Les conséquences économiques du conflit iranien frappent l'Europe
"Ce n'est pas notre guerre, nous ne l'avons pas choisie", répètent inlassablement les dirigeants européens depuis le début des frappes américaines et israéliennes sur l'Iran. Cette position diplomatique ne protège cependant pas le continent des répercussions dramatiques de ce conflit au Moyen-Orient, notamment du blocage stratégique du détroit d'Ormuz.
Une inflation immédiate à la pompe
Les premiers effets concrets se manifestent déjà dans les stations-service européennes où les prix de l'essence connaissent une envolée préoccupante. En seulement quelques semaines, les tarifs ont augmenté de plus de 10% en moyenne à travers l'Europe, selon les dernières observations. Cette hausse rapide n'est malheureusement que le début d'une tendance qui pourrait s'aggraver.

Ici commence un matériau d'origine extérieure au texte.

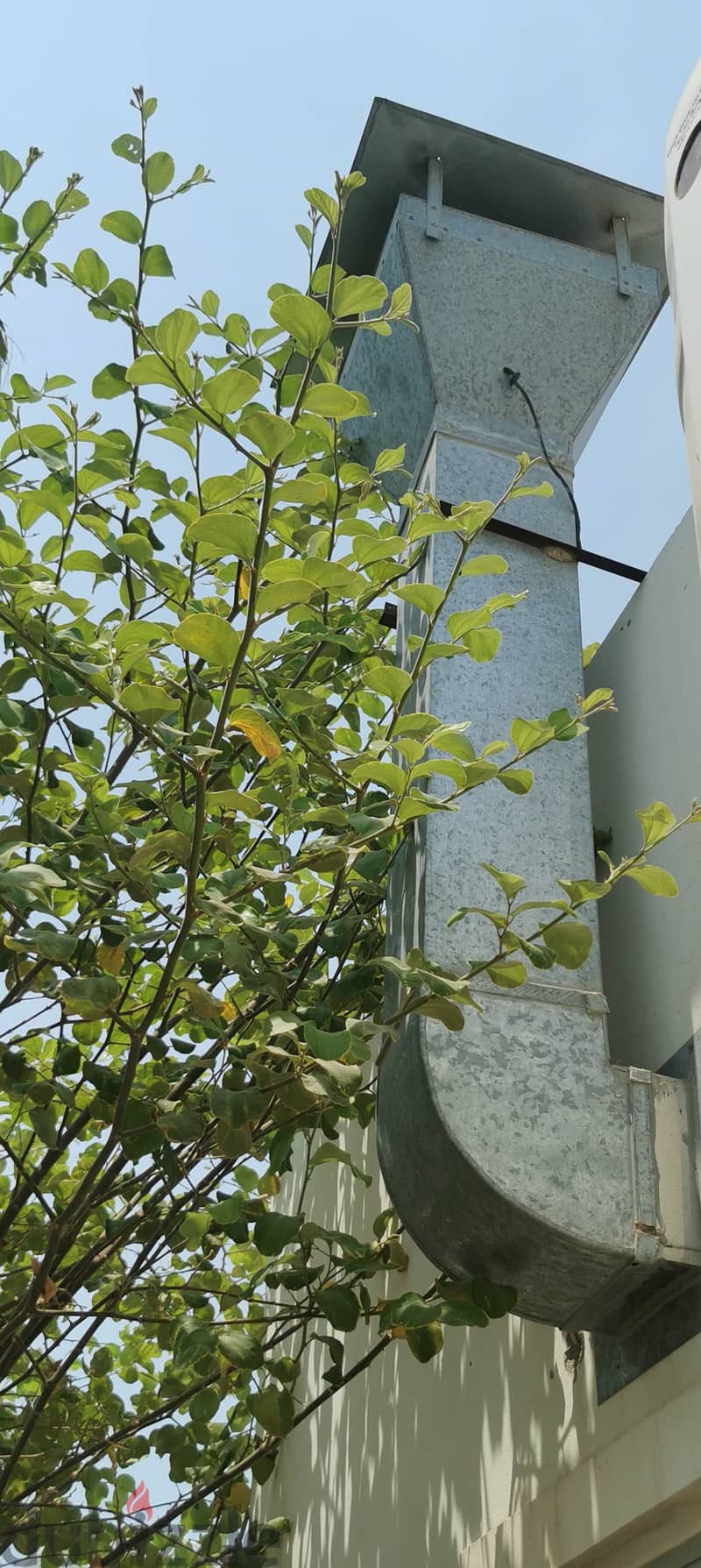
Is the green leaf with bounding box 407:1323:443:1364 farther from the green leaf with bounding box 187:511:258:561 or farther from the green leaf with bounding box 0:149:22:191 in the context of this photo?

La situation rappelle douloureusement la première crise pétrolière de 1973 qui avait poussé la France à développer massivement son programme nucléaire pour réduire sa dépendance énergétique envers le Moyen-Orient. Aujourd'hui, les autorités françaises semblent hésiter, préoccupées par l'impact sur les finances publiques et comptant sur des engagements informels des distributeurs pour plafonner les prix.
Des réponses divergentes en Europe
Contrairement à la France, plusieurs gouvernements européens, particulièrement dans les pays d'Europe centrale et orientale, ont pris des mesures urgentes pour limiter l'impact sur leurs automobilistes. Les automobilistes français figurent parmi les plus touchés par cette inflation soudaine des prix du carburant depuis l'escalade du conflit iranien.
Le cas exemplaire de la Slovénie
En pleine campagne électorale, le gouvernement slovène a adopté une approche radicale en bloquant les prix de l'essence à 1,48 euro le litre grâce à une réduction significative des taxes. Cette mesure, extrêmement populaire auprès des électeurs, a permis au Premier ministre sortant Robert Golob de remporter de justesse les élections du 22 mars.
Cependant, cette politique génère des effets secondaires imprévus :
- Elle attire massivement les automobilistes étrangers des pays voisins
- Elle provoque déjà des pénuries dans les stations-service proches des frontières avec l'Autriche et l'Italie
- Elle crée une situation complexe avec la Croatie et la Hongrie qui ont également gelé leurs prix à la pompe
Face à ces difficultés, les autorités slovènes envisagent maintenant de puiser dans leurs réserves stratégiques de pétrole, une décision qui illustre la gravité de la situation.
Cette crise énergétique naissante révèle les vulnérabilités persistantes de l'Europe face aux tensions géopolitiques au Moyen-Orient et soulève des questions cruciales sur la sécurité énergétique du continent à moyen et long terme.